Сочетание реализма и серьезности приводит к отчаянию. Сочетание реализма и юмора — к сатире. Новое, «послекультовское» направление в литературе, кино, живописи, театре, музыке было борьбой реализма против псевдоромантического, искажающего жизнь искусства сороковых-пятидесятых. Больше невозможно было перекрашивать. Жизнь кричала: «Я вот такая!»...
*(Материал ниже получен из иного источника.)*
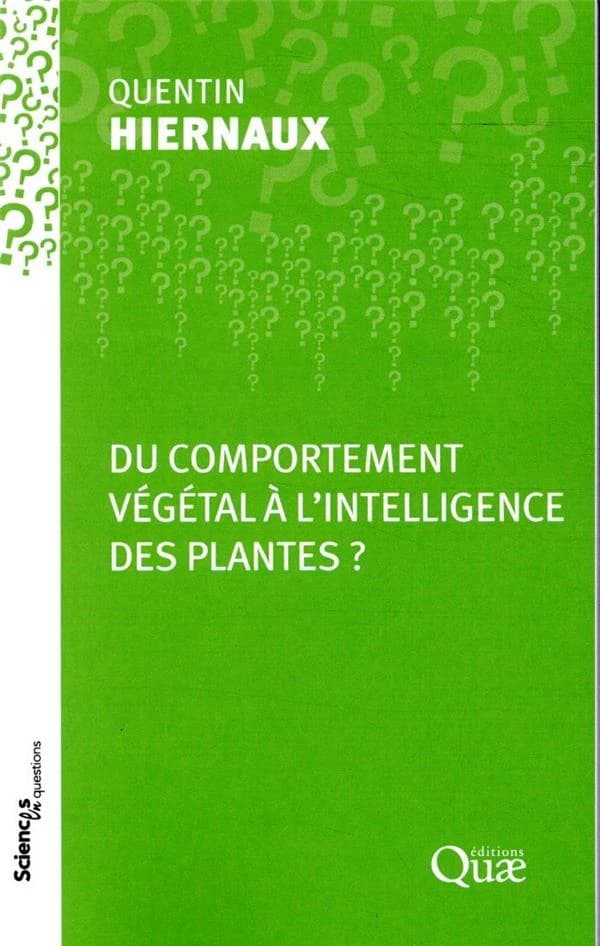 Du comportement végétal à l'intelligence des plantes ?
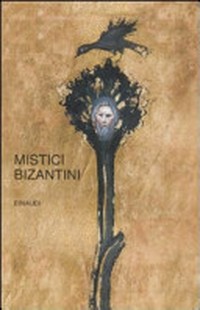 Mistici bizantini /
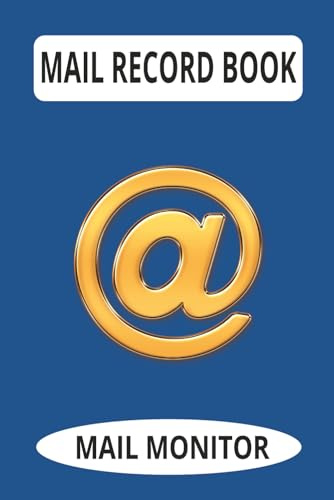 Mail Record Book: Mail Monitor Log Book | Incoming & Outgoing Mail Tracker | Postal Record Keeping for Home or Office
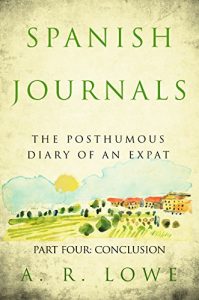 Descargar Spanish Journals: The Posthumous Diary of an Expat: Part Four – Conclusion (English Edition) pdf, epub, ebook
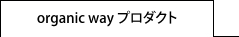 オーガニックウェイ プロダクト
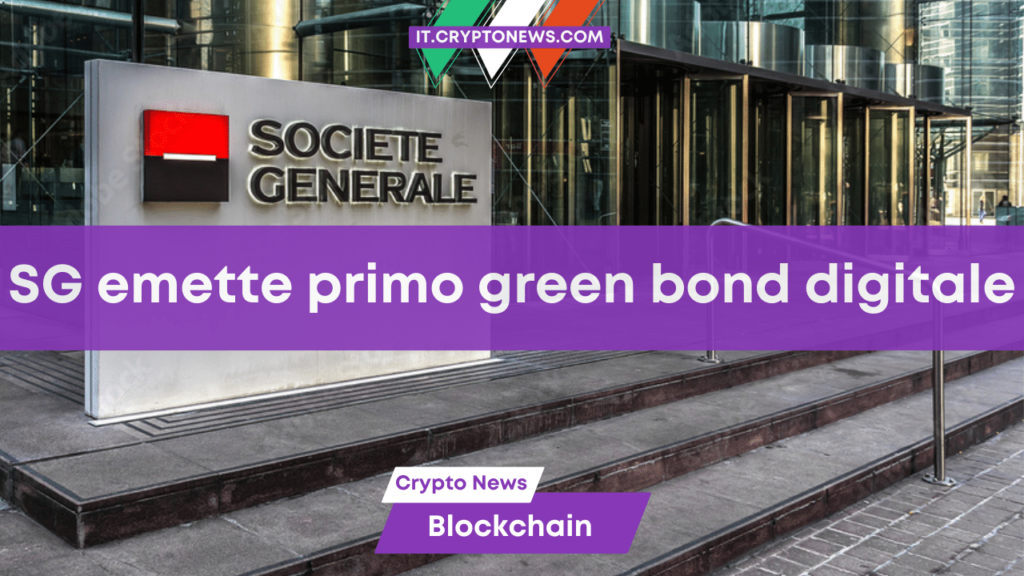 Societe Generale emette il primo green bond digitale sulla Blockchain di Ethereum
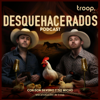 Desquehacerados - Troop Audio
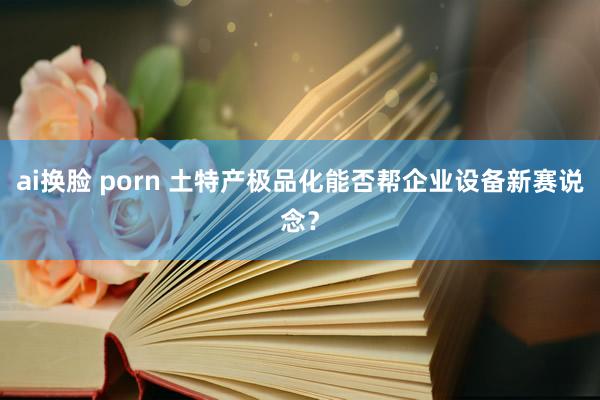 ai换脸 porn 土特产极品化能否帮企业设备新赛说念？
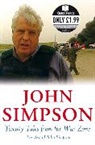 John Simpson - Twenty Tales from the War Zone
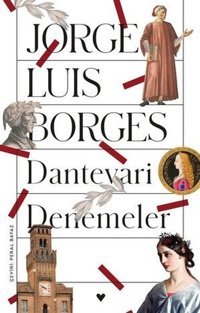 Dantevari Denemeler Jorge Luis Borges Can Yayınları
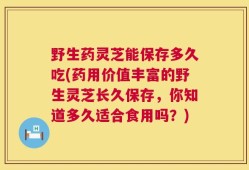 野生药灵芝能保存多久吃(药用价值丰富的野生灵芝长久保存，你知道多久适合食用吗？)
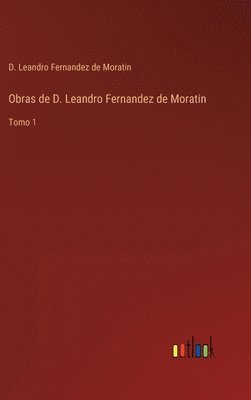 bokomslag Obras de D. Leandro Fernandez de Moratin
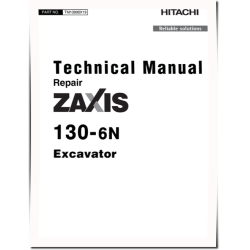 Zaxis 130-6N (PIN from 1FFDAP70_ _F140001) Crawler Excavators Repair Manual (TM13998X19)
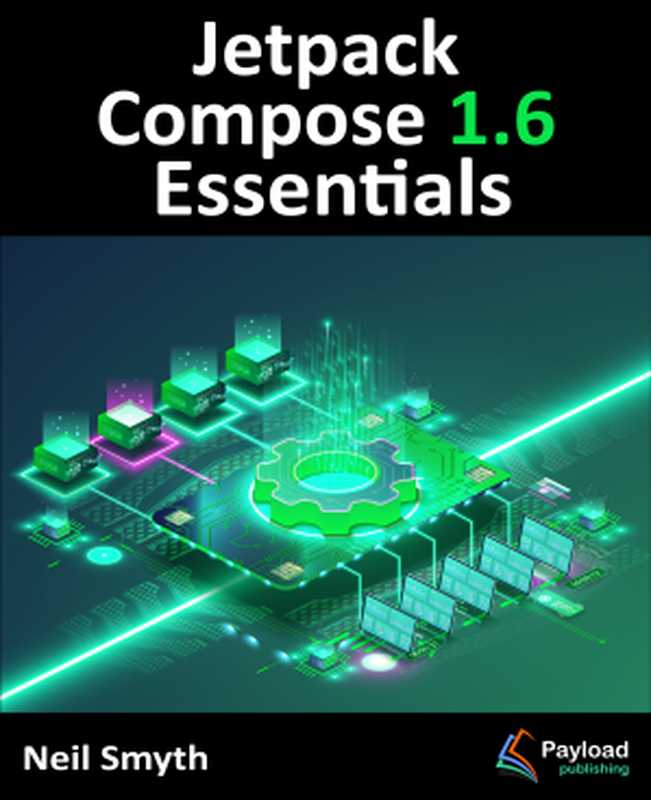 Jetpack Compose 1.6 Essentials: Developing Android Apps with Jetpack Compose 1.6, Android Studio, and Kotlin(Neil Smyth)(2024)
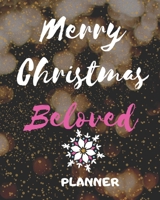 Merry Christmas Beloved: Two year Christmas Planner, Notebook and To-do list 1692643657 Book Cover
...В скорбный для московского народа день похорон Высоцкого моя мать, которую я по разгильдяйству и в суматохе того дня не взял с собою в театр на панихиду, все хотела прорваться через кордоны, плакала, хлестала милиционеров букетом, кричала, чтобы пустили, что он ей родня. И вся его родня, вся Москва (за исключением немногих) кричала о нем в тот день, как о павшем сыне. Кликушества, идолопоклонства было и осталось много, но что теперь поделаешь: у немых, у лишившихся поющего горла и сердца своя благодарная песня, свои слезы.
Мне чудится: он сидит там, у матери в ногах, смеется, поет ей «Нинку».